TEXT SHOWN —
<<<<

But widespread layoffs, hiring freezes and resignations have shrunk the number of qualified scientists who can assist state labs. The C.D.C.’s rabies and pox virus teams have lost many of their members. By July, the rabies team will be down to just one person with the clinical expertise to advise state and local officials, and the pox virus team will have none.

New York Times April 1, 2026

The Nightly Rutabaga

680 words · 3 min read

PUBLIC HEALTH · SUPERNATURAL AFFAIRS · TAX POLICY

C.D.C. Guts Rabies Team; Vampires Furious

WASHINGTON — The Centers for Disease Control and Prevention has suspended testing for rabies and pox viruses, citing widespread layoffs, hiring freezes, and resignations that have hollowed out its specialist teams. By July, the rabies unit will be down to a single qualified expert. The pox virus team will have none.

For most Americans, this is a worrying abstraction. For the American Order of Associated Vampires (AAOV), it is a five-alarm crisis with fetal implications.

“We are immune to the HIV virus,” said a spokes-vampire for the A.O.A.V., speaking from a crypt in suburban Bethesda, “but rabies can cause mutations that affect the unborn child. This is not a philosophical concern. This is a prenatal emergency.”

The A.O.A.V. represents undead residents in 47 of the nation’s 50 states. The three exceptions — Wyoming, North Dakota, and Vermont — are, according to the organization’s membership records, simply “too drafty even by our standards.” The Order declined to elaborate.

“We did not want to do this. The dental plans here are superior. But if the federal government will not protect our young, Transylvania must.”

— A.O.A.V. spokes-vampire, declining to give a name or a reflection

The Order has been a fixture of American civic life for longer than most institutions care to admit. Its members file taxes, serve on HOA boards, and, in disproportionate numbers, staff the Internal Revenue Service — a fact the A.O.A.V. has never found ironic and the rest of us have never found surprising.

The IRS, long understood to be the federal agency most naturally suited to creatures who drain the lifeblood of their subjects slowly, methodically, and with extensive paperwork, has not commented on the potential staffing implications of a mass vampire exodus. This is consistent with IRS behavior generally. The agency communicates primarily through penalty notices and an on-hold music selection that many describe as soul-destroying, which is, again, on-brand.

>>>>

Dataset entries

<<<<

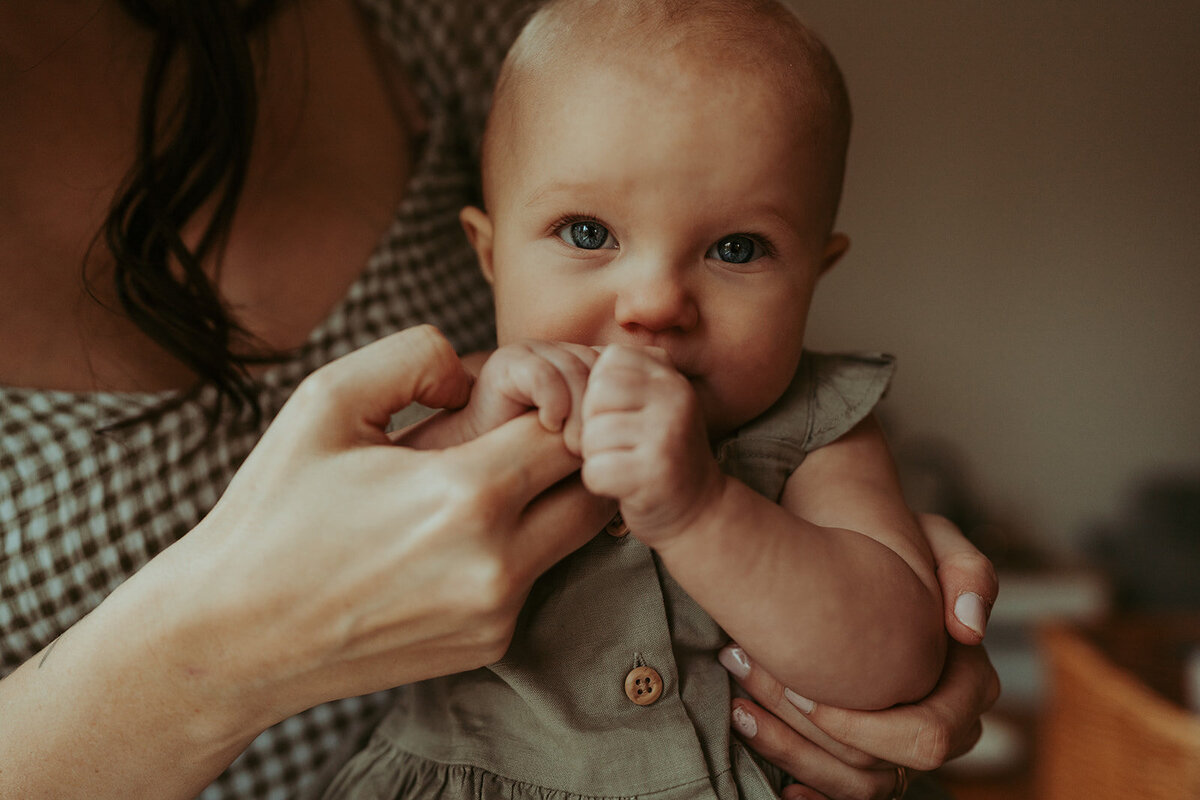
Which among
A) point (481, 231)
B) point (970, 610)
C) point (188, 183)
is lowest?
point (970, 610)

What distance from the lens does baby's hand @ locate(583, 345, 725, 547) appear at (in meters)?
0.62

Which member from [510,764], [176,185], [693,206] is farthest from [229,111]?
[510,764]

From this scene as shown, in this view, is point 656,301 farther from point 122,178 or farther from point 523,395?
point 122,178

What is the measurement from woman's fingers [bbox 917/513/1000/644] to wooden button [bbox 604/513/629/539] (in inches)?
12.4

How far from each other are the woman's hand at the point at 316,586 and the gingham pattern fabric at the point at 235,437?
7.6 inches

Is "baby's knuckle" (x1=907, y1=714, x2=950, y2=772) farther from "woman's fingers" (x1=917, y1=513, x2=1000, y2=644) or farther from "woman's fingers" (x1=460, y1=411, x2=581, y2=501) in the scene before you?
"woman's fingers" (x1=460, y1=411, x2=581, y2=501)

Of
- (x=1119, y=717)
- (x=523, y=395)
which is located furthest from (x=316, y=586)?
(x=1119, y=717)

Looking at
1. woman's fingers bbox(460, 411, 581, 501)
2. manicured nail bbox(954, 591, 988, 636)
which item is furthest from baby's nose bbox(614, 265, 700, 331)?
manicured nail bbox(954, 591, 988, 636)

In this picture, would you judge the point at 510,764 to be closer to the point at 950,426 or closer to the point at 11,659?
the point at 11,659

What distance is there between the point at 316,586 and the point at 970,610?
58cm

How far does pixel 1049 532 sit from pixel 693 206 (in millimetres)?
3023

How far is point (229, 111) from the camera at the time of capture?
1017 millimetres

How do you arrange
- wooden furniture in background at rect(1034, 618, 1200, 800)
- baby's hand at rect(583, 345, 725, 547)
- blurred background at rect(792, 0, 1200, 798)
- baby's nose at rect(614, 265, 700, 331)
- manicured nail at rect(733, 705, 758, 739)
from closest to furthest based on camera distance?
1. baby's hand at rect(583, 345, 725, 547)
2. baby's nose at rect(614, 265, 700, 331)
3. manicured nail at rect(733, 705, 758, 739)
4. wooden furniture in background at rect(1034, 618, 1200, 800)
5. blurred background at rect(792, 0, 1200, 798)

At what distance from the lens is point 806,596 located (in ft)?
2.27
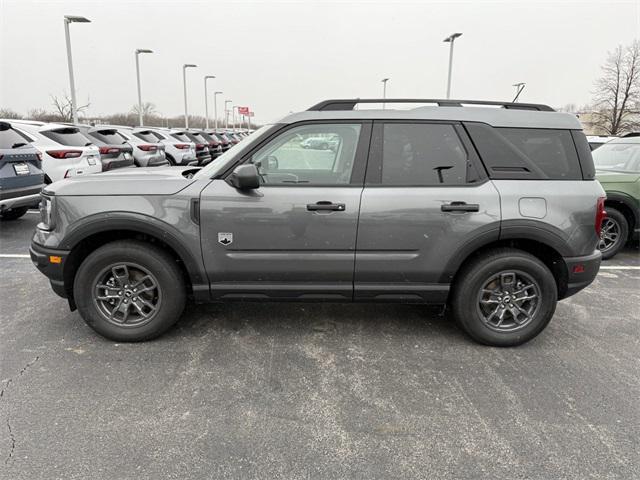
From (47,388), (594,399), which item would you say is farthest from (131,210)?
(594,399)

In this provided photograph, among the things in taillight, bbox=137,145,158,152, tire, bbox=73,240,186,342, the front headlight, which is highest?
taillight, bbox=137,145,158,152

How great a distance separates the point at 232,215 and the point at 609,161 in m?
6.35

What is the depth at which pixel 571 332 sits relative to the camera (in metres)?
3.98

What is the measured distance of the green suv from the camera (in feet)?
20.5

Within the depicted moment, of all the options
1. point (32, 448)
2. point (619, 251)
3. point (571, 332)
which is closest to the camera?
point (32, 448)

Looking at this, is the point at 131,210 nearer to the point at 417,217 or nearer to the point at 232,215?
the point at 232,215

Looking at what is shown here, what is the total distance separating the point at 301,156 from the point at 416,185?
38.3 inches

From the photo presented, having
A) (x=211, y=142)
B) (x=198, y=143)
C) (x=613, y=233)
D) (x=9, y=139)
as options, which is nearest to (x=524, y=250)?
(x=613, y=233)

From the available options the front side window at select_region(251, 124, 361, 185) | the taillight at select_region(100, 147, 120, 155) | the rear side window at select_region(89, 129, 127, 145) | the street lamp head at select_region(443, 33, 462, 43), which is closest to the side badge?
the front side window at select_region(251, 124, 361, 185)

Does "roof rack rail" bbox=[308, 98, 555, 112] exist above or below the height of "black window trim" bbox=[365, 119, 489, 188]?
above

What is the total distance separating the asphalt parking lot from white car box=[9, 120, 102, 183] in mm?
4657

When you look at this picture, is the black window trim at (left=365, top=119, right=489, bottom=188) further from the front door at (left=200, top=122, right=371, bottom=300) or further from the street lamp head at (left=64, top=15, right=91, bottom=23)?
the street lamp head at (left=64, top=15, right=91, bottom=23)

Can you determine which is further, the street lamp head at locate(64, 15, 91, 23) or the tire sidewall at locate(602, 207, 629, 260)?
the street lamp head at locate(64, 15, 91, 23)

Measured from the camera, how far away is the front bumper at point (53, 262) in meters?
3.44
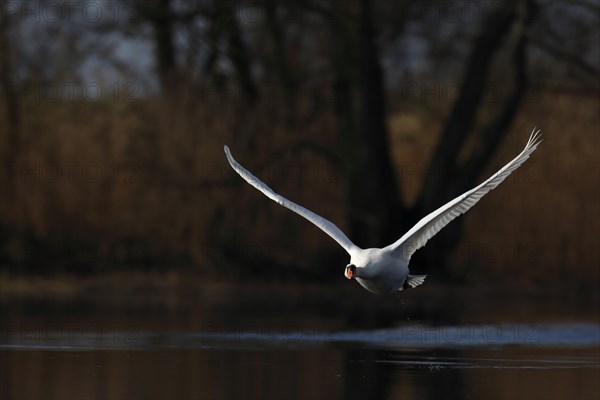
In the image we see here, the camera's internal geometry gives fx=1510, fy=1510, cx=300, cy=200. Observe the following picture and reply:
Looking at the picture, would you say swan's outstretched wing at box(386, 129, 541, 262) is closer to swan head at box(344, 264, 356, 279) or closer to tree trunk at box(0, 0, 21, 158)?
swan head at box(344, 264, 356, 279)

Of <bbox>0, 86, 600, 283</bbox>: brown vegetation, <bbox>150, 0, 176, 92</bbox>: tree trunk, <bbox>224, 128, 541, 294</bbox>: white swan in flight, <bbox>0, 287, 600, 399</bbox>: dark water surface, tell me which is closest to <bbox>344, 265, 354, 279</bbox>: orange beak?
<bbox>224, 128, 541, 294</bbox>: white swan in flight

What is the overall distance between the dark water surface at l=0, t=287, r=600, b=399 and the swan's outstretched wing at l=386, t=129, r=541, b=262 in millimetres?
1061

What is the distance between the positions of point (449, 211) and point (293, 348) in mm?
2275

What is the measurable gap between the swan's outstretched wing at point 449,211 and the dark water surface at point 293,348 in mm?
1061

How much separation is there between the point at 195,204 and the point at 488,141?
16.4 feet

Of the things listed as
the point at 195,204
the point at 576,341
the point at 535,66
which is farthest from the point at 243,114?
the point at 576,341

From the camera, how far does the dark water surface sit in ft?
38.8

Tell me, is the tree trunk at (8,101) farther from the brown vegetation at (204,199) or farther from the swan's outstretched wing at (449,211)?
the swan's outstretched wing at (449,211)

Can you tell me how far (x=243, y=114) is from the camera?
76.9 feet

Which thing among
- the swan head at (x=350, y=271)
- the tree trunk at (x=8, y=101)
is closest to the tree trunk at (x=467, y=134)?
the tree trunk at (x=8, y=101)

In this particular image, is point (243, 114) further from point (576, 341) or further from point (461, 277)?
point (576, 341)

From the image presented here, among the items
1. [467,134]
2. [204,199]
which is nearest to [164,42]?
[204,199]

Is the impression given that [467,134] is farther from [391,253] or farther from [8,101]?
[391,253]

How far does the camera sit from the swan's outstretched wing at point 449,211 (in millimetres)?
13306
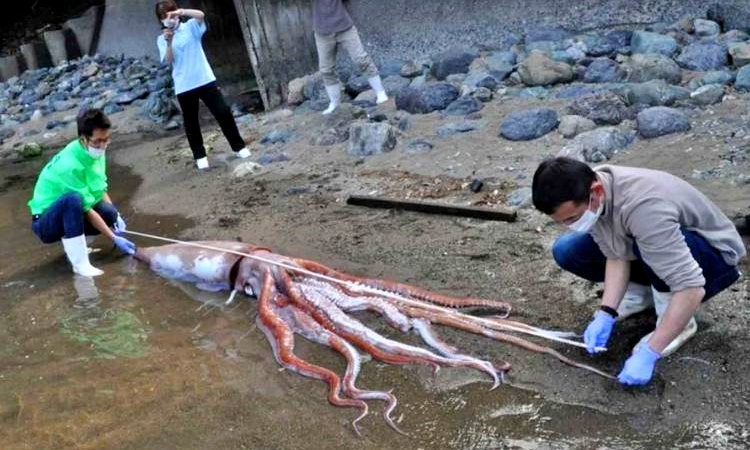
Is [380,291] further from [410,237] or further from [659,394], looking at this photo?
[659,394]

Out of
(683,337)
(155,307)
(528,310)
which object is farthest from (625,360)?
(155,307)

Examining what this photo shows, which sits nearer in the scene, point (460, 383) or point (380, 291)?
point (460, 383)

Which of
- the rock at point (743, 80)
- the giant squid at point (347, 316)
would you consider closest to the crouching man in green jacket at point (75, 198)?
the giant squid at point (347, 316)

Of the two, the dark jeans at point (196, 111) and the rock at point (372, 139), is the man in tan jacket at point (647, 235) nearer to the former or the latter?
the rock at point (372, 139)

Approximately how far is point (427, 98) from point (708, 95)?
291 cm

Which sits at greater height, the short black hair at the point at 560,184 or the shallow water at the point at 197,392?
the short black hair at the point at 560,184

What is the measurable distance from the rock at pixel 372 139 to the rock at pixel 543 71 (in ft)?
5.79

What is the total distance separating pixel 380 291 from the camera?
4402 mm

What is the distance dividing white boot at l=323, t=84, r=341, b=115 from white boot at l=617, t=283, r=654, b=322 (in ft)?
19.6

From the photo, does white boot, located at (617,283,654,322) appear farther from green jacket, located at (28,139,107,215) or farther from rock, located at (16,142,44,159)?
rock, located at (16,142,44,159)

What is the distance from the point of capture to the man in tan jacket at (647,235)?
9.84 ft

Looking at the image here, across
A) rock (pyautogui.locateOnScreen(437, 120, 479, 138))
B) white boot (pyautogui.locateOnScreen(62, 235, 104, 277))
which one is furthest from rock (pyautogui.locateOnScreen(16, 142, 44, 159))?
rock (pyautogui.locateOnScreen(437, 120, 479, 138))

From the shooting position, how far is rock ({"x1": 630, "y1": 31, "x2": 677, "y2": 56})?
8156mm

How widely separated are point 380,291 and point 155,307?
5.43ft
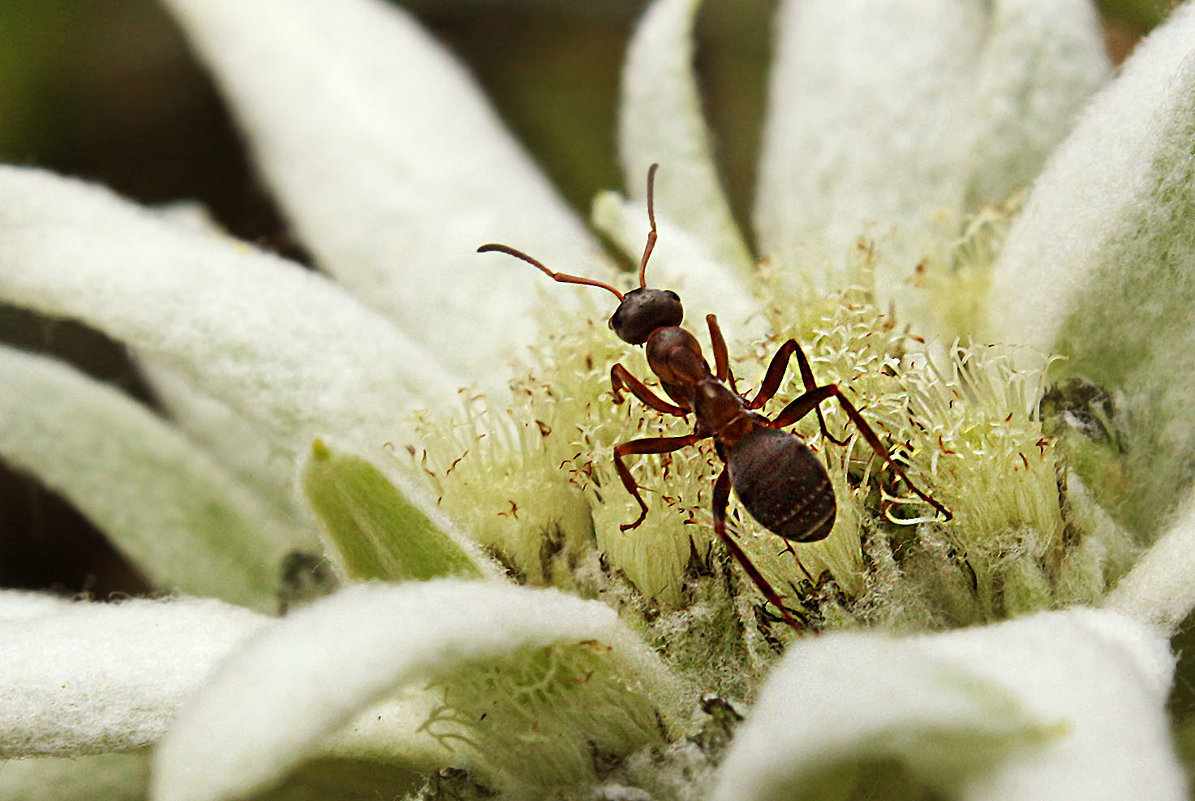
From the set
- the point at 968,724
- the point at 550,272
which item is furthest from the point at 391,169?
the point at 968,724

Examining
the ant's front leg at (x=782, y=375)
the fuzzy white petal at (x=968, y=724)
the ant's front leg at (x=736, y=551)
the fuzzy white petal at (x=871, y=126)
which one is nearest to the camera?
the fuzzy white petal at (x=968, y=724)

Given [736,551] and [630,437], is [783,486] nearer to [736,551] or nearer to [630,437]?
[736,551]

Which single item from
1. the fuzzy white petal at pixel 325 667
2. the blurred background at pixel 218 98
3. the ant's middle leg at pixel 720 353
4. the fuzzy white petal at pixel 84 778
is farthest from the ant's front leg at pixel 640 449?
the blurred background at pixel 218 98

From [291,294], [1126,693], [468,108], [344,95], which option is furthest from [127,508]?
[1126,693]

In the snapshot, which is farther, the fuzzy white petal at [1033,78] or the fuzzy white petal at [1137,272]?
the fuzzy white petal at [1033,78]

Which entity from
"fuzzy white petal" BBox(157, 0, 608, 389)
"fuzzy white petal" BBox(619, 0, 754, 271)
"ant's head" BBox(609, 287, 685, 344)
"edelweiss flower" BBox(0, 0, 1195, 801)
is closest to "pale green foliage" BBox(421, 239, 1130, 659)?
"edelweiss flower" BBox(0, 0, 1195, 801)

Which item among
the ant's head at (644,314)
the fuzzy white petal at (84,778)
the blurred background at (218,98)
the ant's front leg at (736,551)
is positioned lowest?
the ant's front leg at (736,551)

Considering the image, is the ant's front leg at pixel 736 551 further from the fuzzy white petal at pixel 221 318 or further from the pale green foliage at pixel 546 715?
the fuzzy white petal at pixel 221 318
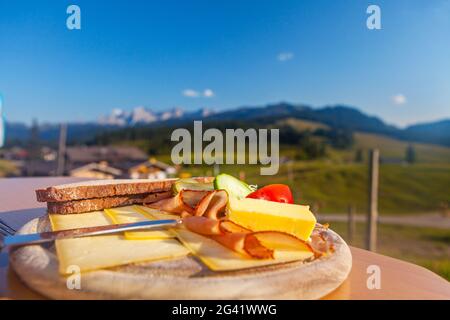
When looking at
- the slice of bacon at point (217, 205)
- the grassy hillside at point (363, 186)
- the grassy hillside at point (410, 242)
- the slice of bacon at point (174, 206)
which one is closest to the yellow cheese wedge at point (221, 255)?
the slice of bacon at point (217, 205)

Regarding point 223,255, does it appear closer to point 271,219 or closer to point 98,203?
point 271,219

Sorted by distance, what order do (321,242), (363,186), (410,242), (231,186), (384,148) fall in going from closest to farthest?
1. (321,242)
2. (231,186)
3. (410,242)
4. (363,186)
5. (384,148)

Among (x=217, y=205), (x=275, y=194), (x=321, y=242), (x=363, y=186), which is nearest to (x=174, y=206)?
(x=217, y=205)

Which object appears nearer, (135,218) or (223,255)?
(223,255)

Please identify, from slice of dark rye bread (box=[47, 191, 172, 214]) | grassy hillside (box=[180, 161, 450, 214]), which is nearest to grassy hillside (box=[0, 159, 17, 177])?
grassy hillside (box=[180, 161, 450, 214])

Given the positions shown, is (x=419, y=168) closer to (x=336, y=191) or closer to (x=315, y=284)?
(x=336, y=191)

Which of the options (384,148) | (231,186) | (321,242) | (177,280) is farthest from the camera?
(384,148)

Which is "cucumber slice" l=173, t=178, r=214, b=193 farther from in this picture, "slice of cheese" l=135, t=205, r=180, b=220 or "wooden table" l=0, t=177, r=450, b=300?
"wooden table" l=0, t=177, r=450, b=300

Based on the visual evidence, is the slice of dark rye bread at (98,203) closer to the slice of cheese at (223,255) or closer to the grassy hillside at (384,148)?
the slice of cheese at (223,255)

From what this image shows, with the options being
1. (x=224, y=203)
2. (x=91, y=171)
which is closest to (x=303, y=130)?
(x=91, y=171)
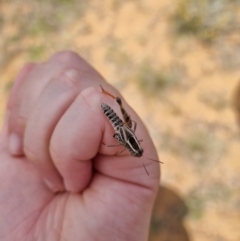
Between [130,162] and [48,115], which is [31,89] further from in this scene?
[130,162]

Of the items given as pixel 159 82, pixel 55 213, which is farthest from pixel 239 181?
pixel 55 213

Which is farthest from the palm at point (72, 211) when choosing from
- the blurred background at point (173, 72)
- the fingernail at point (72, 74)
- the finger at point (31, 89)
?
the blurred background at point (173, 72)

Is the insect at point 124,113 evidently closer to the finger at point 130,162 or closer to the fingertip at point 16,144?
the finger at point 130,162

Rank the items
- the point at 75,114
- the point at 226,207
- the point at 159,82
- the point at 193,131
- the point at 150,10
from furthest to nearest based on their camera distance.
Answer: the point at 150,10
the point at 159,82
the point at 193,131
the point at 226,207
the point at 75,114

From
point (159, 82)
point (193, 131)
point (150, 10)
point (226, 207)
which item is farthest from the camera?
point (150, 10)

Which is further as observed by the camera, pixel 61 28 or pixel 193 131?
pixel 61 28

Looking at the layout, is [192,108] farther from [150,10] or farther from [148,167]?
[148,167]

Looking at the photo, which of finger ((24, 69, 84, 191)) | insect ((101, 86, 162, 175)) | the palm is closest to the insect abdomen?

>>>>

TASKS —
#1 Answer these questions from the text on the C.D.C. rabies cuts:
(a) By July, how many people with the clinical expertise to advise officials will the rabies team have?
(b) Which three states does the A.O.A.V. not represent?
(c) Where was the A.O.A.V. spokes-vampire speaking from?
#2 Reproduce the passage of the text on the C.D.C. rabies cuts that starts at the words "The Order has" and stops after "never found surprising.".

SOLUTIONS TO THE TASKS —
#1
(a) One person.
(b) Wyoming, North Dakota, and Vermont.
(c) A crypt in suburban Bethesda.

#2
The Order has been a fixture of American civic life for longer than most institutions care to admit. Its members file taxes, serve on HOA boards, and, in disproportionate numbers, staff the Internal Revenue Service — a fact the A.O.A.V. has never found ironic and the rest of us have never found surprising.